*Assignment*
Could you condense the paragraph of the streptomycin immunoassay abstract that begins "A polyclonal antiserum to streptomycin" into a short bulleted list of its main facts?

*Extracted text*

________________

Enzyme immunoassays for the analysis of streptomycin in milk, serum and water: development and assessment of a polyclonal antiserum and assay procedures using novel streptomycin derivatives

Abstract

A polyclonal antiserum to streptomycin was generated in sheep using a streptomycin-bovine serum albumin conjugate as immunogen. Streptomycin was linked to the carrier protein with cyanuric chloride using a new two-step conjugation method. Plate coating antigen conjugates of streptomycin and gelatine were prepared using either cyanuric chloride (homologous bridge) or 1,4-butanediol diglycidyl ether to provide an heterologous complex. The reagents enabled the generation of a specific antiserum with a titre of 1/40,000 and the development of a sensitive ELISA method suitable for the measurement of streptomycin sulfate in milk, serum and water samples. A minimum detection value of 1 ng mL(-1) and a dynamic range of 1 to 200 ng mL(-1) were demonstrated in the three matrices. No detectable cross reactivity with any of the common aminoglycosides was found except the related dihydrostreptomycin which gave a 75% cross reaction value. The details of the preparation of the hapten-protein conjugates, characterisation of the antiserum and assay construction and assessment methods are presented. The introduction of new coupling methods and antibody assessment provide improved basic methodologies necessary for the advancement of immuno-analysis of streptomycin, one of the most widely used antimicrobial substances.

________________

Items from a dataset
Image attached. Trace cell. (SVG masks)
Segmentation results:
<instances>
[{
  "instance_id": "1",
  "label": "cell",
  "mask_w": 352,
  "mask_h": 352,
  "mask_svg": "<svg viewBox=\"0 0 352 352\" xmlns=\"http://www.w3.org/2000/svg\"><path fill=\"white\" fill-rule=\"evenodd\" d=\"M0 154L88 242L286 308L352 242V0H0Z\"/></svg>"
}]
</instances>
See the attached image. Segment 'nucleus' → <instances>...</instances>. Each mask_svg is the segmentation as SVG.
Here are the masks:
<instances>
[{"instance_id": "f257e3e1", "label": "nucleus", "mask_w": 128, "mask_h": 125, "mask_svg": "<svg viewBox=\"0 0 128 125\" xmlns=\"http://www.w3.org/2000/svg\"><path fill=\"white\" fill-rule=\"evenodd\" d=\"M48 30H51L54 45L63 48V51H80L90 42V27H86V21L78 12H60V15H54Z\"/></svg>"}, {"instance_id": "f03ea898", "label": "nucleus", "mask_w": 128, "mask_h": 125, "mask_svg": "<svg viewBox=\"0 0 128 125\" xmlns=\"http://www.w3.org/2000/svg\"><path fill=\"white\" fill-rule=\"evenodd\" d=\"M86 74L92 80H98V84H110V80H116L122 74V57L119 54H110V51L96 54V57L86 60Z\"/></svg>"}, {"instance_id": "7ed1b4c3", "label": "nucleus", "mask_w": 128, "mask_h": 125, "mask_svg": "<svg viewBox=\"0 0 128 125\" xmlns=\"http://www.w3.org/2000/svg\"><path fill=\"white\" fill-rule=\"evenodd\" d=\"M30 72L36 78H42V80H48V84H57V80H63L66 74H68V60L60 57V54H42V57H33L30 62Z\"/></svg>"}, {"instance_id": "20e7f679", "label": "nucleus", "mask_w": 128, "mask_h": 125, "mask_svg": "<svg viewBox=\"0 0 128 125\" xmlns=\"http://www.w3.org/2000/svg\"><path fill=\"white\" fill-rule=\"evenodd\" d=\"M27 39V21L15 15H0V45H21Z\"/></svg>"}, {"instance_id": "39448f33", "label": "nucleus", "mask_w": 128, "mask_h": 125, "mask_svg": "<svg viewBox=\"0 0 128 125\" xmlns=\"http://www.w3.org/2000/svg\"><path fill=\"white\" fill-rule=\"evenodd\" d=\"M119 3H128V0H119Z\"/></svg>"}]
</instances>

________________

*Your solution*
- A polyclonal streptomycin antiserum was raised in sheep, using a streptomycin-bovine serum albumin conjugate as the immunogen.
- A new two-step method linked streptomycin to the carrier protein with cyanuric chloride.
- Plate coating conjugates of streptomycin and gelatine were made with cyanuric chloride (homologous bridge) or with 1,4-butanediol diglycidyl ether (heterologous).
- The antiserum had a titre of 1/40,000 and supported a sensitive ELISA for streptomycin sulfate in milk, serum and water.
- In all three matrices, the minimum detection value was 1 ng mL(-1), and the dynamic range was 1 to 200 ng mL(-1).
- No cross reactivity with common aminoglycosides was detected, except for dihydrostreptomycin at 75%.
- The paper details conjugate preparation, antiserum characterization, and assay construction and assessment.
- The new coupling and antibody assessment methods improve the basic methodology for immuno-analysis of streptomycin, one of the most widely used antimicrobial substances.